A América do Sul nunca foi exatamente uma região de estabilidade política e econômica, mas a situação da Venezuela acrescentou a essa fragilidade um importante componente geopolítico. A múltipla crise venezuelana colocou em xeque as instituições de integração regional, produziu pressões fronteiriças inéditas e arrastou o país para uma disputa entre grandes potências. Por algum tempo, Washington, com o apoio de diversos aliados latino-americanos, não escondeu seu desejo de retirar Nicolás Maduro do poder, impondo pesadas sanções ao regime. De outro lado, russos e chineses sustentam o projeto bolivariano, fornecendo-lhe armas, investimentos e mercados para a combalida indústria petrolífera da Venezuela.

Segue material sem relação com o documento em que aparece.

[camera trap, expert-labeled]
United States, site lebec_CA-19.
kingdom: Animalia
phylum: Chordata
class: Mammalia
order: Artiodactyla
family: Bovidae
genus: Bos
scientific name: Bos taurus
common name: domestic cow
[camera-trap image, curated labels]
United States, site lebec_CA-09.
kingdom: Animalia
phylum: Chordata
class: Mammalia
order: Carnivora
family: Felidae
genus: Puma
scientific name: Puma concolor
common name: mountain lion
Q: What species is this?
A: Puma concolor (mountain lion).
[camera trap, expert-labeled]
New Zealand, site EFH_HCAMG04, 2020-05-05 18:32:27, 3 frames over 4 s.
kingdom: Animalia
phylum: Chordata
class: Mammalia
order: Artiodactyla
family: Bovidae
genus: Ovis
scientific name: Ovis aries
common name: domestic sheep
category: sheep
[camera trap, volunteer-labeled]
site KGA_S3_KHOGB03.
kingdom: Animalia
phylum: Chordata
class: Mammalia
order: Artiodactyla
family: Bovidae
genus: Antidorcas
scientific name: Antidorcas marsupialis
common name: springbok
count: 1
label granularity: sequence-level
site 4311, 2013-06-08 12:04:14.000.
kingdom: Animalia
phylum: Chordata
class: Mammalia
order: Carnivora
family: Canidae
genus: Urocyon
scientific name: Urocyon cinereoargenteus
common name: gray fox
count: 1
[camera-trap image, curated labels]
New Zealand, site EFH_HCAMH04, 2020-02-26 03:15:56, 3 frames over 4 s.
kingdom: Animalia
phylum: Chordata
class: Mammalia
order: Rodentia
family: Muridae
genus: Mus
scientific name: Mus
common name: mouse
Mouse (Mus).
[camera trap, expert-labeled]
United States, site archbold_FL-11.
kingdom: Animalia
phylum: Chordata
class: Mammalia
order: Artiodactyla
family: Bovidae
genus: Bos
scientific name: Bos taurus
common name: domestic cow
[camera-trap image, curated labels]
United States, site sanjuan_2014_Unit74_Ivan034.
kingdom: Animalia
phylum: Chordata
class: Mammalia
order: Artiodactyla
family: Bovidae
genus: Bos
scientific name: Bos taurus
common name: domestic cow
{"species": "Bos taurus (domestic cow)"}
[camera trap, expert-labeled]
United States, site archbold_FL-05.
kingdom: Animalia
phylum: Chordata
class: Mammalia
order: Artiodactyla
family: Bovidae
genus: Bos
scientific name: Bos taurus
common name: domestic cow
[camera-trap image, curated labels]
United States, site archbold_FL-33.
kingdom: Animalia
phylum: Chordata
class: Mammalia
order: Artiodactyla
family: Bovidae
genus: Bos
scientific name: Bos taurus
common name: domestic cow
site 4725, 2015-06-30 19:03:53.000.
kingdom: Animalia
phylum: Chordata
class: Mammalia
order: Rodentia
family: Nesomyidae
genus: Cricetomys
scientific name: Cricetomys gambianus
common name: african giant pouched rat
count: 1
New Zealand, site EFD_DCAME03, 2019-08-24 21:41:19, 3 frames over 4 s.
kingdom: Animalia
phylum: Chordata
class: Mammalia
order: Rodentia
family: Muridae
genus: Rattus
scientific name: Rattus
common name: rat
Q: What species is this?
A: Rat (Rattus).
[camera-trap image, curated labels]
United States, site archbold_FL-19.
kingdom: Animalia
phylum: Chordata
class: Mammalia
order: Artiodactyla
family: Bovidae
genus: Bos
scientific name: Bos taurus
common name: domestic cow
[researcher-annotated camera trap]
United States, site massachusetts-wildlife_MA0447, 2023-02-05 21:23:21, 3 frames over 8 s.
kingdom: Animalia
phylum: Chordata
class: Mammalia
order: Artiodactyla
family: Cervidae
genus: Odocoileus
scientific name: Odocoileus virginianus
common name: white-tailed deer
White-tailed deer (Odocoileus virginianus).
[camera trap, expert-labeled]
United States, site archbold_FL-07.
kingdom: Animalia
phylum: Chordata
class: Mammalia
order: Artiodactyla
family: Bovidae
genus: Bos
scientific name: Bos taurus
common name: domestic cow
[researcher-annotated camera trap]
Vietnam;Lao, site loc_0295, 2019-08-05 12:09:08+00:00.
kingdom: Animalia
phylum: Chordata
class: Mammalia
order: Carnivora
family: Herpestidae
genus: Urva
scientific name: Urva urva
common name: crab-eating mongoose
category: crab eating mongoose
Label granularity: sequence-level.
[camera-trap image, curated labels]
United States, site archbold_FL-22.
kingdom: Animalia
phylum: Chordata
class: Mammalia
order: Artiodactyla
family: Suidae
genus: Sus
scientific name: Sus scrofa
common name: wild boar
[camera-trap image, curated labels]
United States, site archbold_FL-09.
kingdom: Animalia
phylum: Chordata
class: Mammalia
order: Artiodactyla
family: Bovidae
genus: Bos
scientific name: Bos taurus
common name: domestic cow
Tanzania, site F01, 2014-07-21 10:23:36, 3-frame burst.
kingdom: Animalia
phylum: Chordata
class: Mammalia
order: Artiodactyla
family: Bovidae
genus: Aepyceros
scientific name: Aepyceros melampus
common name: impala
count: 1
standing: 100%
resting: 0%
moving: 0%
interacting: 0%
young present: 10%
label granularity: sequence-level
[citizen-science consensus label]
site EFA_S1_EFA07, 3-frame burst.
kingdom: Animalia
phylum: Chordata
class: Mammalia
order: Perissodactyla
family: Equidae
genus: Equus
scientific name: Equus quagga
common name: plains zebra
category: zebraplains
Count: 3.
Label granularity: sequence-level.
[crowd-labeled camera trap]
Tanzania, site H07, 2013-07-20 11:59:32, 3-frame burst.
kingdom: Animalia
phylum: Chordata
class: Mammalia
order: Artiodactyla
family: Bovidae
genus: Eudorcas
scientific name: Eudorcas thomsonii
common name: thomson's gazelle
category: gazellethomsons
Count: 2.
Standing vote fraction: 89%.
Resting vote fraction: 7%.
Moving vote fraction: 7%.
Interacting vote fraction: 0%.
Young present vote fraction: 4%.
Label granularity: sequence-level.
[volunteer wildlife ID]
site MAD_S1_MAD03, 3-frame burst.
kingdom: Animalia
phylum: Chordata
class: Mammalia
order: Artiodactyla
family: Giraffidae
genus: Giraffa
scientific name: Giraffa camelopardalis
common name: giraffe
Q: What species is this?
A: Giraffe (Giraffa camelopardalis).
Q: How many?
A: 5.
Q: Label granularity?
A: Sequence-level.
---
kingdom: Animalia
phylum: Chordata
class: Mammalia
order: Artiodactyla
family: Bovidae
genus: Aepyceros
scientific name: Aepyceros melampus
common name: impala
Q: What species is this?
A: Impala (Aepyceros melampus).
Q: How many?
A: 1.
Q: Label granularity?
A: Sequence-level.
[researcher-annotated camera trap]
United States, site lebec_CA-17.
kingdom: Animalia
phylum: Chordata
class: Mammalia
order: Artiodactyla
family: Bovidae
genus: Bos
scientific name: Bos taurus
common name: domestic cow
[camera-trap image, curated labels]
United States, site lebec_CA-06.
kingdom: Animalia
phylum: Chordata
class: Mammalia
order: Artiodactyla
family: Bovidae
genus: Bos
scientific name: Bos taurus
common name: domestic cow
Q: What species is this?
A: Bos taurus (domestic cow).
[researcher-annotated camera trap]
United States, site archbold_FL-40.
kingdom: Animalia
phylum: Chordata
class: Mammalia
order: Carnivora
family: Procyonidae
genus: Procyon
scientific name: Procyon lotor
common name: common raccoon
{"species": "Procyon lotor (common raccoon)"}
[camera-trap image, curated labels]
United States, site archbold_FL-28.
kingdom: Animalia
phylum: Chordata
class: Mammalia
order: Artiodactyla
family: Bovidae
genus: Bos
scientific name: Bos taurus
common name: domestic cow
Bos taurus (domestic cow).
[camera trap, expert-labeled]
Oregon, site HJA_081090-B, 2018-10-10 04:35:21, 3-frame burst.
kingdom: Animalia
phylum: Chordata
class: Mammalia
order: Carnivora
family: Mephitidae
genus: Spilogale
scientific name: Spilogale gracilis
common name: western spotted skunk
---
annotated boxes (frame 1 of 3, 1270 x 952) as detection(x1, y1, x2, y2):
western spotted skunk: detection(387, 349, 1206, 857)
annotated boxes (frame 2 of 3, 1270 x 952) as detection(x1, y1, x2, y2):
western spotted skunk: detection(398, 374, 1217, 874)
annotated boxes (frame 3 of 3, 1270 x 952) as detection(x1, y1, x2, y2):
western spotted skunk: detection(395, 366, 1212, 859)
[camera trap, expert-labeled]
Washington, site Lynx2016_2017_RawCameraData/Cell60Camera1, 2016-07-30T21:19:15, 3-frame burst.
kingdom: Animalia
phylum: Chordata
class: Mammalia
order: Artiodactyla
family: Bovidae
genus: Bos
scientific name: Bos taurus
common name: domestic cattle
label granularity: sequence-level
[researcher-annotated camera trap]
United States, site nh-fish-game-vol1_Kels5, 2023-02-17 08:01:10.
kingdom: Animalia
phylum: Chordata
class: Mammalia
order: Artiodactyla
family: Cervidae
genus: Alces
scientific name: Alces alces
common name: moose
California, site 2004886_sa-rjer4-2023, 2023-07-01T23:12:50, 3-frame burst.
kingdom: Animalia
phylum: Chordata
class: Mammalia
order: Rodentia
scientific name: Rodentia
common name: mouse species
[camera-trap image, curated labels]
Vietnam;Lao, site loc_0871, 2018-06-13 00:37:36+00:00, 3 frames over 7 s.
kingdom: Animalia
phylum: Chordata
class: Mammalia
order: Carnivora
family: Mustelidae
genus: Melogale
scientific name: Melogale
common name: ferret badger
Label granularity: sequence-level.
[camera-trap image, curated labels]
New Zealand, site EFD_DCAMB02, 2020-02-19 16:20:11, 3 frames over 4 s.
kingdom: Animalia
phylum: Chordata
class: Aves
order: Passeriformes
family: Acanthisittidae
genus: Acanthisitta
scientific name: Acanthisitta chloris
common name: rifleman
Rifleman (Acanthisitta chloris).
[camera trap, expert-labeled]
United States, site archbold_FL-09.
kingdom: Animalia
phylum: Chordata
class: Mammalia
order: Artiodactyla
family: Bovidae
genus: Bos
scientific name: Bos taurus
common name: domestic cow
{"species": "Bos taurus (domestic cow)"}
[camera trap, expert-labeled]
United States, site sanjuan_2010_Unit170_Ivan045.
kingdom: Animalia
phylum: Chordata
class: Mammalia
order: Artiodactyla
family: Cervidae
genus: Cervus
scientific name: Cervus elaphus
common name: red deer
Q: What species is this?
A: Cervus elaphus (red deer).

Diante do esgarçamento de um dos maiores atores sul-americanos, a posição brasileira vem sendo marcada por seu caráter errático e ambíguo. Movidos pela simpatia do Partido dos Trabalhadores pelo chavismo, os governos de Luiz Inácio Lula da Silva e Dilma Rousseff esforçaram-se para manter a Venezuela em sua órbita, silenciando-se perante os ataques às instituições democráticas e aos direitos humanos no país vizinho e buscando integrar a Venezuela ao Mercosul.
Os presidentes que os sucederam, por sua vez, optaram por hostilizar Maduro. Valendo-se do correto diagnóstico da crise democrática venezuelana, Michel Temer suspendeu a participação do vizinho no Mercosul. Jair Bolsonaro, dando um passo além, chegou a reconhecer a presidência de Guaidó, ordenar a expulsão dos representantes do governo Maduro no país e cogitar, ao lado de Trump, uma intervenção militar na Venezuela.
Para a política externa brasileira, a crise venezuelana representa um triplo teste. Primeiro, um desafio à estabilidade regional: há pelo menos três décadas, a garantia da ordem política e econômica da vizinhança foi um dos pilares da atuação do Brasil no seu entorno. Segundo, um desafio à geopolítica sul-americana: um dos corolários da diplomacia brasileira é manter a região distante do jogo das grandes potências globais – e, sobretudo, dos interesses militares norte-americanos. Terceiro, um desafio à democracia: ainda que defenda o princípio da não-intervenção, o Brasil advoga pela necessidade da garantia dos processos democráticos na região, inclusive por meio da atuação de órgãos regionais como Mercosul e Organização dos Estados Americanos.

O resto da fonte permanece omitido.